Late last year the ESA launched a robotic assistant known as “CIMON” (Crew Interactive Mobile Companion) to the ISS to help astronauts with a variety of tasks ranging from schedule keeping to basic maintenance. These tasks and completing chores so that human astronauts are easier for robots to complete and are safer than conducting space residents can’t do when they ‘re working on other parts of the station.
A joint effort between NASA and the Canadian Space Agency (CSA), this mission will float freely, using its robotic arm known as Dextre to conduct these experiments. Specifically, NASA said the spacecraft must be able to turn on quickly, even after sitting dormant at a docking station for weeks or months.

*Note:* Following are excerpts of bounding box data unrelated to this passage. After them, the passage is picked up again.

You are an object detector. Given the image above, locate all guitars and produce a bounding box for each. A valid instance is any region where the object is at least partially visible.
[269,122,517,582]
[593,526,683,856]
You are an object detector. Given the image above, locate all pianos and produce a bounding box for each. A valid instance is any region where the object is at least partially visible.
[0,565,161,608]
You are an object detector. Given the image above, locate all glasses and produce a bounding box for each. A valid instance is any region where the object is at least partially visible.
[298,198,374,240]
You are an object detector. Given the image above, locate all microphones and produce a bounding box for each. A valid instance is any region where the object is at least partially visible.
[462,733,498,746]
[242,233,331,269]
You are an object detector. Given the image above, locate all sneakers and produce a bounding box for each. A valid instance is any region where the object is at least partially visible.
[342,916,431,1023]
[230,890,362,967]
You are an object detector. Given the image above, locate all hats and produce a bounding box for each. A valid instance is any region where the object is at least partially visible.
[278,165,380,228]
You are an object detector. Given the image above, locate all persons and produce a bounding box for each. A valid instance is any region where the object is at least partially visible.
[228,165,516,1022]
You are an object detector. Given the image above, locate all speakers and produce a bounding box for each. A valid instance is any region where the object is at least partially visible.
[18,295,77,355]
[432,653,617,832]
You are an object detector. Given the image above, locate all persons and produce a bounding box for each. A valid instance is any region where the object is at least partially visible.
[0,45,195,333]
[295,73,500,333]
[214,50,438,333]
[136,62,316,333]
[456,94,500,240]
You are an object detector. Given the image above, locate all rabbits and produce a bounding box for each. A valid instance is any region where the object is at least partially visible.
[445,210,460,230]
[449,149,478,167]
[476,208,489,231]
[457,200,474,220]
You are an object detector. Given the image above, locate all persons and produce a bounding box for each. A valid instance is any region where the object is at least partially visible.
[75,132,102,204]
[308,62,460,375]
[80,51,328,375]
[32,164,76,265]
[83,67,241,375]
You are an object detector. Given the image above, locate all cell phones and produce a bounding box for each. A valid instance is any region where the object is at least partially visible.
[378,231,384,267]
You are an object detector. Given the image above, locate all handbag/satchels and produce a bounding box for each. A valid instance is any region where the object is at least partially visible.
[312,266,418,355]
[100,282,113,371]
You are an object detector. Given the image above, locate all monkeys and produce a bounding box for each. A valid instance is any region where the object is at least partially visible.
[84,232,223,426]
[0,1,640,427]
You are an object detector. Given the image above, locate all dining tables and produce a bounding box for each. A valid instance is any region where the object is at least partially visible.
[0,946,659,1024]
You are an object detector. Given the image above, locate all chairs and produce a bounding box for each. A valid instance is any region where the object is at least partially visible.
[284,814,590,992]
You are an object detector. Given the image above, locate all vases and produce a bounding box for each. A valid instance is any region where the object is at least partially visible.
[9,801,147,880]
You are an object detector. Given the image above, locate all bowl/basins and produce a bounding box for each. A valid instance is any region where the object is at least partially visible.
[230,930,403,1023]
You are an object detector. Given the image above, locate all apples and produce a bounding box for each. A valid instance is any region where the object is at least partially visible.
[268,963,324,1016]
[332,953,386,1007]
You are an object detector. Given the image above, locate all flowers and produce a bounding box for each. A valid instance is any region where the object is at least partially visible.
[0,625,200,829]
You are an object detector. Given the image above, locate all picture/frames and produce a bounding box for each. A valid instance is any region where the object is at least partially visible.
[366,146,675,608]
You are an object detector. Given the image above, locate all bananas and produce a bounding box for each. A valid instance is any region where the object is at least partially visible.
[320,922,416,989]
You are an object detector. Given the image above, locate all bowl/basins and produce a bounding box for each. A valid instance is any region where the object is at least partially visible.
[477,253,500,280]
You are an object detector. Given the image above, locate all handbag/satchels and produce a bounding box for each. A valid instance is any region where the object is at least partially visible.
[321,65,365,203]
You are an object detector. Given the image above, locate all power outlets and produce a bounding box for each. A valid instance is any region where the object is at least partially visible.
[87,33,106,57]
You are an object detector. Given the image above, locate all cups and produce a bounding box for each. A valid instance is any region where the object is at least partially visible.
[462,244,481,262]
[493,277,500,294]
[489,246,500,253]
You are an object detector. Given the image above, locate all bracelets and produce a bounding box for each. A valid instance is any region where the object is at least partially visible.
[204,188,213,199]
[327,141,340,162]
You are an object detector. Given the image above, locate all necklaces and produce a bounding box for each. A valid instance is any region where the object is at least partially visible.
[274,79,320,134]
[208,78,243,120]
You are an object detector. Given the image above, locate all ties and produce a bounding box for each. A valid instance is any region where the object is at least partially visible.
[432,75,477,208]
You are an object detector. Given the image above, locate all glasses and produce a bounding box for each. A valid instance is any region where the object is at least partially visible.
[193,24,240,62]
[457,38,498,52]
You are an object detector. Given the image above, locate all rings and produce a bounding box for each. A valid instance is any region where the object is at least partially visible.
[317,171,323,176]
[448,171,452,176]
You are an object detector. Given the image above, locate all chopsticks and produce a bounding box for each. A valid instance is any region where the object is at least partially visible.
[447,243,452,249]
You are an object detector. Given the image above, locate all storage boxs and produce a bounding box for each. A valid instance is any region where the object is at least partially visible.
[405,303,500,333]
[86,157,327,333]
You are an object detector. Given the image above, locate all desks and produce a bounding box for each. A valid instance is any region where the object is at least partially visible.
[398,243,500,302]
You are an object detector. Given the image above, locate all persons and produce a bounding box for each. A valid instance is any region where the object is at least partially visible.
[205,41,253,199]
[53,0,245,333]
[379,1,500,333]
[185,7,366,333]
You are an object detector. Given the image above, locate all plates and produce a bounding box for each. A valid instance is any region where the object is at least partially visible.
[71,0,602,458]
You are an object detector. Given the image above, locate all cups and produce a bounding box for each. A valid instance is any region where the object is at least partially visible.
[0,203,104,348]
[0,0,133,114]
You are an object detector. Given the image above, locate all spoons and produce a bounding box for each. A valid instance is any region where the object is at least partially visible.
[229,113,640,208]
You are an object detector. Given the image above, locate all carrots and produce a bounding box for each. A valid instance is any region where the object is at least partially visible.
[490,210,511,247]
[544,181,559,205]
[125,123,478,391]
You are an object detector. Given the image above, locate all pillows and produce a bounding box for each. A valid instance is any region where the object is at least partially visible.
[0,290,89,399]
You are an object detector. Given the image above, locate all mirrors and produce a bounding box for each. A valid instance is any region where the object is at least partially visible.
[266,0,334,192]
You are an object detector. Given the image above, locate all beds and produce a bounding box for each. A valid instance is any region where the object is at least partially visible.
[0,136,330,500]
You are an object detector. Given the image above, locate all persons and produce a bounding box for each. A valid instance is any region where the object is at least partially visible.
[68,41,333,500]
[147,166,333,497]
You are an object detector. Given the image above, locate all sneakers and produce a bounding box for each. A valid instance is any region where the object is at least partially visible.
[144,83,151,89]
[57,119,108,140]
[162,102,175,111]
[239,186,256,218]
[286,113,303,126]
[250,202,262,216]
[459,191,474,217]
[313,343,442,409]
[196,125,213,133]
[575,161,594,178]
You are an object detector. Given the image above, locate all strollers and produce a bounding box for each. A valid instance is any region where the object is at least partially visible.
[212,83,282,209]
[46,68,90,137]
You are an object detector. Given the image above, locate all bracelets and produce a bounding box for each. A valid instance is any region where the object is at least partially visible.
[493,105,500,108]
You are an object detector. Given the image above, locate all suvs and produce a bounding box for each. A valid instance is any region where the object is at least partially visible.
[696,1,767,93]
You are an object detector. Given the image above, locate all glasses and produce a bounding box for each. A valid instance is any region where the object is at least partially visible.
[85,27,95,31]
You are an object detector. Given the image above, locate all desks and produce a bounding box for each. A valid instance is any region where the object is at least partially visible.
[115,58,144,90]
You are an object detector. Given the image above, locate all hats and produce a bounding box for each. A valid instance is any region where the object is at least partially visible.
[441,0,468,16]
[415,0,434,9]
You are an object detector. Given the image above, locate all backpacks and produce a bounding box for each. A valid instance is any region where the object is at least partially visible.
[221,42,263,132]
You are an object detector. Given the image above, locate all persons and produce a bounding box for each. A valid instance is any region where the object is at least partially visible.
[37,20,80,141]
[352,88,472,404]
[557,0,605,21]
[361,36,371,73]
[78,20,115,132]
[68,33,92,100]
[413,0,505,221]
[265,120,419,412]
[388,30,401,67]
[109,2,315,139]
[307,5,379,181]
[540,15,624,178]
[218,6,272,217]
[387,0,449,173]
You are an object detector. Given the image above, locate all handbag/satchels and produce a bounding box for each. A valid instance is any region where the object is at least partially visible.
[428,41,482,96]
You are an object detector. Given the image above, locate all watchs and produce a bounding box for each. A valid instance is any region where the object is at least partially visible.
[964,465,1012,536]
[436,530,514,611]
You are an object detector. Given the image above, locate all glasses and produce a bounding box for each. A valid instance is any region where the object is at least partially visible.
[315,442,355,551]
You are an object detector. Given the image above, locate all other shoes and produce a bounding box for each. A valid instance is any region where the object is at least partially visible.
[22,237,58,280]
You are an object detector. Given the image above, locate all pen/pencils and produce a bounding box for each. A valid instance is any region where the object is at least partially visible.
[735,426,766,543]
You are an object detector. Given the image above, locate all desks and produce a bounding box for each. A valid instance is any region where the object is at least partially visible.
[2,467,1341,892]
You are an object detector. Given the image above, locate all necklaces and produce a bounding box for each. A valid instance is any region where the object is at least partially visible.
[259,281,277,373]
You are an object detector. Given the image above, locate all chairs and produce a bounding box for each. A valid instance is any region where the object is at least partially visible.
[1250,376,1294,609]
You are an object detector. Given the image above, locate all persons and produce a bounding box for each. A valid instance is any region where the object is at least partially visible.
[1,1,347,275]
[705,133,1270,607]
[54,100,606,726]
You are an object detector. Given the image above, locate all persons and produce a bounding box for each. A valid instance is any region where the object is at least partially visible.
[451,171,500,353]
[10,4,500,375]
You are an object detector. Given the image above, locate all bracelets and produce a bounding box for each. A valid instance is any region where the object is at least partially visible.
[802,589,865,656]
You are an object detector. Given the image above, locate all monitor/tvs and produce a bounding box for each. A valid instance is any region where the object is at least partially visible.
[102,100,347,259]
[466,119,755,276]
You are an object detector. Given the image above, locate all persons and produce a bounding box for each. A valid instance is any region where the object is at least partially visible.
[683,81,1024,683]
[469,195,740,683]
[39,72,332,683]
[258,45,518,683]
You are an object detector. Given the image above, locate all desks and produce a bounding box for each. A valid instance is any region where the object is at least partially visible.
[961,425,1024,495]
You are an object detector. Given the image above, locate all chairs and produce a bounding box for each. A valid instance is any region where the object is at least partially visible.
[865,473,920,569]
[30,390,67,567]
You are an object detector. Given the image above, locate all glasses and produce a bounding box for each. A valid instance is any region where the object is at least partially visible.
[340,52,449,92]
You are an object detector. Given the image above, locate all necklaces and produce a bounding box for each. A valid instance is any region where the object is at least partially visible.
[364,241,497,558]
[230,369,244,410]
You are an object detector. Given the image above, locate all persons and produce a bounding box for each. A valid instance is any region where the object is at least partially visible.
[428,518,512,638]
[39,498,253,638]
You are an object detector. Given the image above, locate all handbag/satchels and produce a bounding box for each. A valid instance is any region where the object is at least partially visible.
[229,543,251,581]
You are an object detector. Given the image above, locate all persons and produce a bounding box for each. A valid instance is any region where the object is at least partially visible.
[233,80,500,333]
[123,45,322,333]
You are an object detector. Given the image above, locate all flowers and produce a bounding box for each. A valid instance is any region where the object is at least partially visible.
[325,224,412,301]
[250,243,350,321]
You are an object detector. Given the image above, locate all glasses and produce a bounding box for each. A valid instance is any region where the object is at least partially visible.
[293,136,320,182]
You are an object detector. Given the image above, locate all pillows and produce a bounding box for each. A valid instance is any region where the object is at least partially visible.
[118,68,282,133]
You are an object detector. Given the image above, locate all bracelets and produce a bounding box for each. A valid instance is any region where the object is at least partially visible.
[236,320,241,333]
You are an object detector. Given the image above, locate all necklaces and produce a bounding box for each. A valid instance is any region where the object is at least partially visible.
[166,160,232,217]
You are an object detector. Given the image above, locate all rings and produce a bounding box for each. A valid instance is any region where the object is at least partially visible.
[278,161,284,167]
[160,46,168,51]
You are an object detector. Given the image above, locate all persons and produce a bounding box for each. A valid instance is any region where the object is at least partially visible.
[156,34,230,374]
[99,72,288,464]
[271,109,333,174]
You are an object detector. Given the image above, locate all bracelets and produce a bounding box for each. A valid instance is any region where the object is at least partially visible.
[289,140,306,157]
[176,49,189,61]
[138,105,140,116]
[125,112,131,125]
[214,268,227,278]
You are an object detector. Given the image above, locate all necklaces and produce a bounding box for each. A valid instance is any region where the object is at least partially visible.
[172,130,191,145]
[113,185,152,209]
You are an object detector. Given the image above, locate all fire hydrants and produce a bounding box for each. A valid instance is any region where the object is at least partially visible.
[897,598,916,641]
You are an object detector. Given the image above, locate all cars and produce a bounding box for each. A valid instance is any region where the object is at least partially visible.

NASA engineers at the Goddard Space Flight Center and the Johnson Space Center put a robot to work outside the International Space Station, and complete first mission goals for the day. In the microgravity environment of the space station, and understanding long-term deep space exploration.
Made in Space previously developed smaller 3-D printers and installed them on the International Space Station. Cimon will aid Alexander Gerst, a German geophysicist in his projects. CIMON is among 5,900 pounds of cargo launching to the International Space Station on Friday, atop a SpaceX Falcon 9 rocket.
Both SpaceX and its competitor, aerospace company Boeing, have been tasked by NASA to develop new space capsules that can carry crews to and from low Earth orbit. NASA astronauts Eric Boe and Nicole Aunapu Mann, as well as former astronaut and Boeing employee Chris Ferguson.
Before the launching, NASA said the station crew had enough supplies on board to continue normal operations through October. The CIMON is basically a ball with a face on it, built by Airbus and IBM’s artificial intelligence Watson.
NASA has notional plans for human missions in cislunar space in the 2020s to prepare for later missions to mars. The Falcon 9 rocket launch, now scheduled for 1:16 p. m. EST Wednesday from Cape Canaveral, will shepherd the company’s Dragon cargo ship into space just days after the arrival of three new crew members for the ISS.
Dozens of science experiments, organized by both NASA and the ISS National Lab. These missions would represent huge strides being made in space game with the debut of the first reusable space taxi: the space shuttle. There’s a growing problem for new space mission: space junk just outside earth.